Probablement par souci de l’effet, la « chose fort plaisante » est en partie rendue « plaisante » par son traitement dans le Portatif : dans l’article HISTOIRE, Voltaire s’en tenait à évoquer « un grand paradoxe ». On observe d’abord l’apparition du personnage du maréchal de Saxe, qui devient le pivot du discours : là où, dans HISTOIRE, Voltaire présentait la « chose » de manière abstraite et indéfinie (« ressusciter un mort » ; « on a gagné la bataille de Fontenoy »), la mise en avant du personnage du maréchal, en tant que protagoniste hypothétique des deux événements dont il s’agit de mesurer le degré de certitude, confère une dimension concrète au propos. Voltaire transforme aussi la manière dont il en rend compte. D’une part, au sein d’un développement consacré à la question de la « certitude historique », réduite à la seule « extrême probabilité », Voltaire formule, dans HISTOIRE, les oppositions en termes de probabilité (« chose improbable » vs « chose probable ») : les mêmes systèmes d’oppositions se retrouvent ici, rapportées à la catégorie du « possible », dont des adverbes viennent spécifier la nature (« gagner la bataille de Fontenoy » vs « ressusciter » ; « chose moralement possible » vs « chose moralement et physiquement impossible »). Par l’ajout des adverbes, le propos fait ici encore écho à ce que l’on trouve dans d’autres articles du Portatif, notamment aux analyses consacrées aux questions de la « foi » et des « miracles », plus généralement à celle de la croyance à accorder à des « vérités » surnaturelles. Ainsi, par exemple, à propos du « déluge universel », dans « Inondation » : « c’est une chimère absurde en physique, démontrée impossible par les lois de la gravitation, par les lois des fluides, par l’insuffisance de la quantité d’eau ». Quant à « la grande vérité du déluge universel rapporté dans le Pentateuque », « c’est un miracle, donc il faut le croire ; c’est un miracle, donc il n’a pu être exécuté par les lois physiques » : en somme, « ce sont de ces mystères qu’on croit par la foi, et la foi consiste à croire ce que la raison ne croit pas, ce qui est encore un autre miracle [20] ».

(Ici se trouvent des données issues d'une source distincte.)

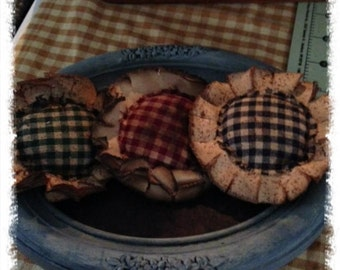 Primitive Grungy Flower Ornies--Bowl Fillers---Homespun--Set of THREE--Made to order
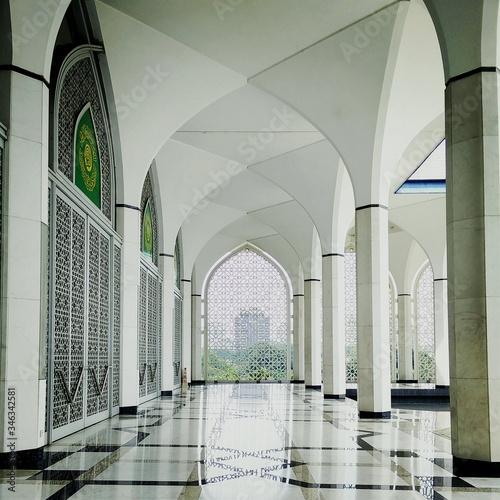 Interior Of Sultan Salahuddin Abdul Aziz Shah Mosque Canvas Print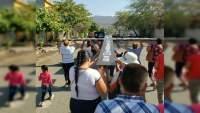 Madres y familias de desaparecidos en Apatzingán, Michoacán se suman al Viacrucis y dicen basta a la violencia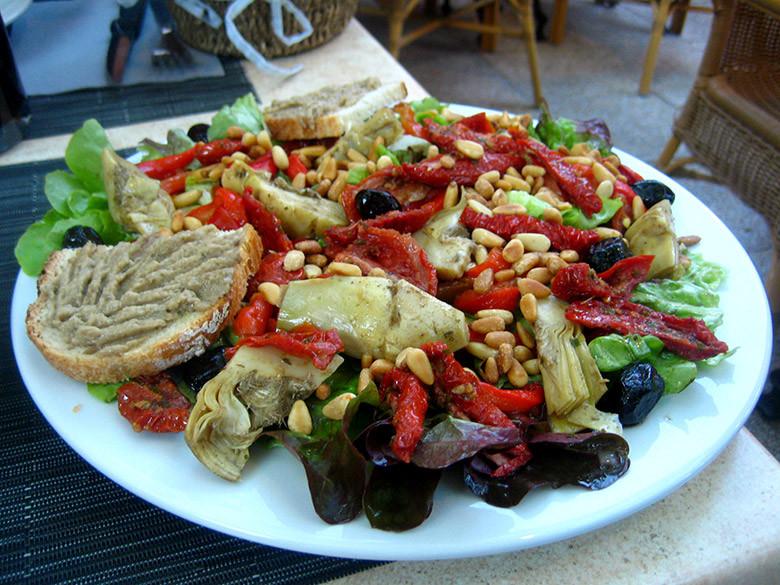 Una buena ensalada francesa que sirve como primero y segundo plato a la vez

D’autre part surtout, Voltaire infléchit discrètement le discours dans le sens de la caricature : alors que, dans HISTOIRE, il s’agissait de juger du degré de certitude à reconnaître intrinsèquement aux deux « témoignages » (l’un « ne saurait être égal à » l’autre), Voltaire introduit, dans l’article du Portatif, une implication logique nouvelle : « je crois » l’un, « donc je dois croire » l’autre. Le « grand paradoxe » devient ainsi une aberration logique : une « chose fort plaisante ». C’est d’ailleurs l’hypothèse de la plaisanterie qui est avancée dans le dernier paragraphe de l’article, hypothèse elle-même présentée en forme de devinette adressée aux lecteurs et lectrices : qui est cet « auteur » qui, « apparemment », « voulait rire » ? Qui est cet « autre auteur » qui « voulait rire aussi » ?
Seule une confrontation avec le texte de l’Encyclopédie permet de répondre. D’après l’inventaire effectué par Richard Schwab, Walter Rex et John Lough [21], l’« auteur » de l’article, on l’a vu, serait l’abbé Yvon, mais la véritable cible est sans doute l’abbé de Prades, dont une « dissertation » est reprise pour constituer une large portion de l’article CERTITUDE, en particulier le passage qui est ici en ligne de mire. Ce passage correspond à la discussion de la quarante-sixième des Pensées philosophiques (1746), contestée, sur le mode de la réfutation, par l’abbé de Prades :
Ce que j’ai dit jusques ici suffit sans doute pour repousser aisément tous les traits que lance l’auteur des Pensées Philosophiques, contre la certitude des faits surnaturels : mais le tour qu’il donne à ses pensées les présente de maniere, que je crois nécessaire de nous y arrêter. Ecoutons-le donc parler lui-même, & voyons comme il prouve qu’on ne doit point ajoûter la même foi à un fait surnaturel qu’à un fait naturel : « Je croirois sans peine, dit-il, un seul honnête homme qui m’annonceroit que Sa Majesté vient de remporter une victoire complette sur les alliés : mais tout Paris m’assûreroit qu’un mort vient de ressusciter à Passy, que je n’en croirois rien. Qu’un historien nous en impose ou que tout un peuple se trompe, ce ne sont pas des prodiges ». Détaillons ce fait. […] [22]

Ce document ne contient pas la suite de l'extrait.